Even if you are not staying the night, it makes an unforgettable day trip to Europe, minus the dreadful long flight, tiresome bargaining and potential pickpockets.

Lastly, just before the sun sets, embark on a sunset cruise that brings you along the beautiful Ago Bay.

 

Amaris Sunset Cruise

We got on the boat from the pier of Shima Mediterranean Village and set on a cruise.

Amaris is a small chartered boat, but that’s what makes it so special. Time and price can be customized according to your request or special occasion.

We are leaving Spain! Well, at least now the captain speaks Japanese.

Our final destination of the night was getting nearer.

Wait what? We are checking in the hotel by a boat?

Oh right. I forgot we are in Venice now.

 

Shima Kanko Hotel The Bay Suites

I was spoilt rotten on the very first day – checking into Shima Kanko Hotel The Bay Suites, the very hotel where Prisident Obama, Prime Minister Abe and other country leaders had their sweet bonding time during the G7 Summit 2016.

The Shima locals are very proud of it that the meeting/dining table arrangement is kept exactly how it was like during the summit.
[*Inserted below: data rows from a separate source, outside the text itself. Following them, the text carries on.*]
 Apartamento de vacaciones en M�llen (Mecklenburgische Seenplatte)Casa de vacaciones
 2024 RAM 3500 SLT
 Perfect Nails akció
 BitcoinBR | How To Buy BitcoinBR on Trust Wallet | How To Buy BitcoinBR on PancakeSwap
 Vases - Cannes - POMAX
All the suite rooms have an ocean view of the Ago Bay. Everything spells lux. I give it a rate of G7.

Also if you pay attention to the decor in the hotel, you will find lots of pearl decorations, a local specialty (more on that another day!) of the Shima region. Spot the massive pearl chandelier at the lobby!
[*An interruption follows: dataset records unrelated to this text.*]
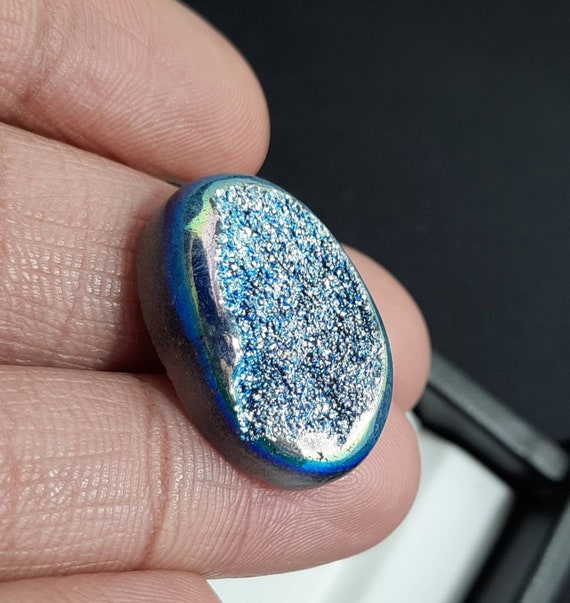 Natural Doozy Dyed Gemstone For Jewellery Making Etsy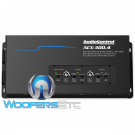 AudioControl ACX-300.4 Marine 4-Channel 300W RMS Amplifier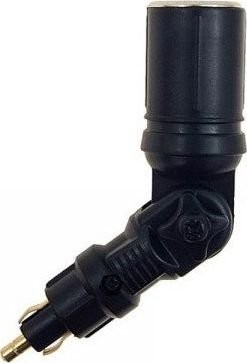 NoName Przedłużacz adapter gniazda zapalniczki 12/24V uniwersalny 1335-uniw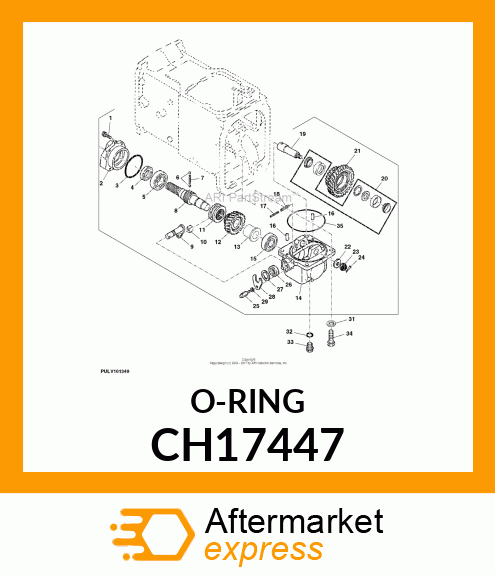 PACKING CH17447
“La Mer” French Restaurant

While almost everything on Day 1 was a highlight of the day for me, my first dinner was a majestic feast to end the night with.
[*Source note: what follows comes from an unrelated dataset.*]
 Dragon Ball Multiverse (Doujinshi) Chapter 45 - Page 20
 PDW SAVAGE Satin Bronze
With Higuchi Hiroe who leads this Michelin 1 star french restaurant. I was told that she is always seen running around the restaurant doing stuff. It was really nice of her to personally come and greet all of her guests. Such a passionate, hardworking, respectable lady.

I’m someone who doesn’t even know how to use her cutlery properly in a fine dining restaurants, but I know when something is delicious. This is an sea urchin platter with… lots of sea urchin. Even the “ice cream” was sea urchin!

Ise lobster bisque is a classic here so it has to be your choice of soup.

Catch of the day was katsuo. A completely different fare from what I had at Katsuo No Tenpaku.

Would anyone complain about having too much abalone in one day? Remember Ama Hut Satoumian? It was lunch! Is it really okay to spoil me this much?

The abalone steak was the most flavorful abalone I’ve ever had, I mean, it is crispy on the outside!! How is that even possible??

Dessert was white peach in fruit gelee.

Even the herbs for tea are homegrown by Higuchi san herself.

I picked La Mer again for my breakfast the next morning. It was great because I didn’t get to enjoy the view the previous night when it was all dark.

In the menu, I could choose between eggs Benedict or omelette with abalone, and I thought it would probably be too much a sin to have abalone 3 meals in a row, so here’s my eggs Benedict.

And I was all fuelled for another activity-packed second day about pearls, shrines and samurais.